-- start Source text --

You walk into Ms. Fitzpatrick’s kindergarten classroom and you’re surprised to see all of the students stretching in a “downward dog” yoga position. You ask your colleague what the students are doing and she pleasantly replies, “They’re doing yoga. I’ve found that it really helps them concentrate after lunchtime.” You’ve heard of teachers taking brain breaks, using brain gym, and doing movement stretches, but you wonder if this can help your students with autism, too. A few days later in your mailbox you find a report from the National Professional Development Center on Autism Spectrum Disorders (NPDC on ASD), describing exercise as an evidence-based practice for students with Autism Spectrum Disorder (ASD). The attached sticky note attached reads, “Thought you might find this interesting! Smiles, Ms. Fitzpatrick.”
Regular, moderate-to-high intensity exercises can decrease problem behaviors and increase desired behaviors.

-- end Source text --

**Task description**
In the passage about yoga in the classroom, what does Ms. Fitzpatrick say yoga helps her kindergarten students do?

-- start Raw data --

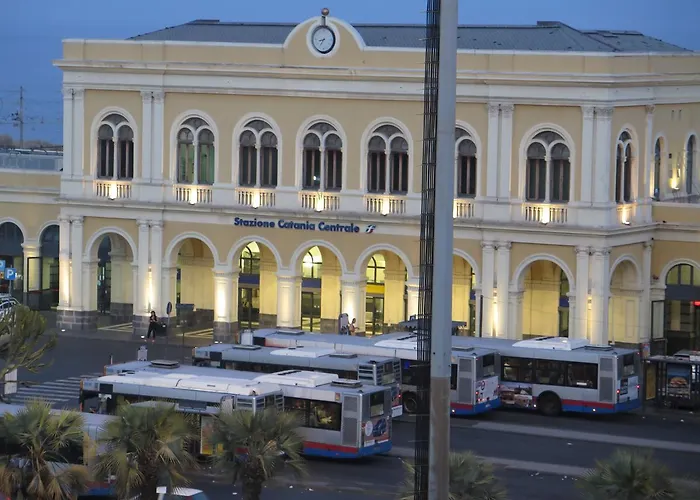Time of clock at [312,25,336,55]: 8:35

-- end Raw data --
-- start Raw data --

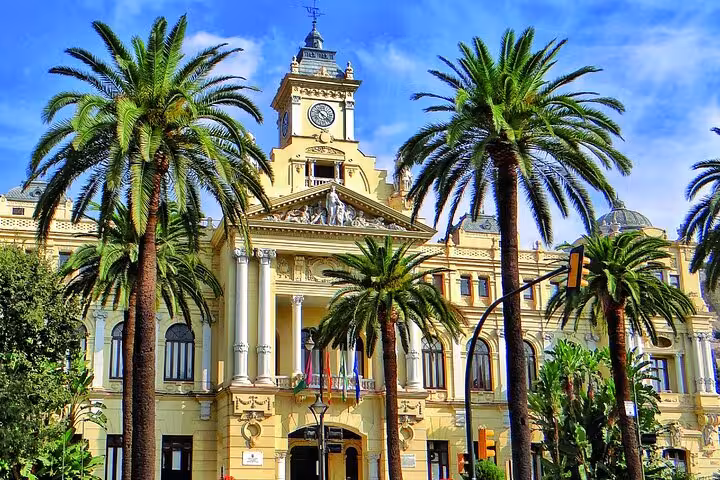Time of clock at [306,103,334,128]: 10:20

-- end Raw data --
-- start Raw data --

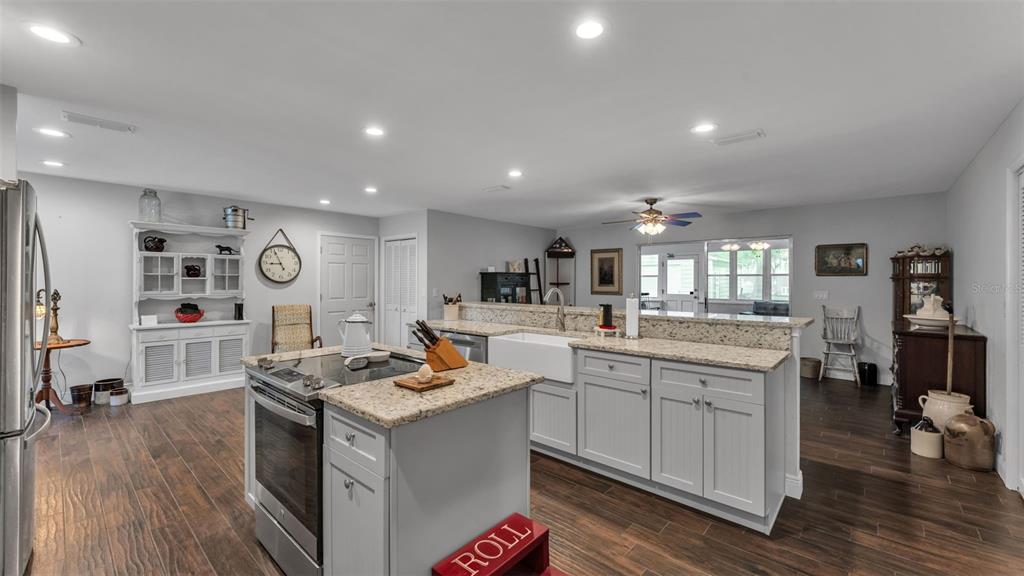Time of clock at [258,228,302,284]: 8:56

-- end Raw data --

**Final answer**
It really helps them concentrate after lunchtime.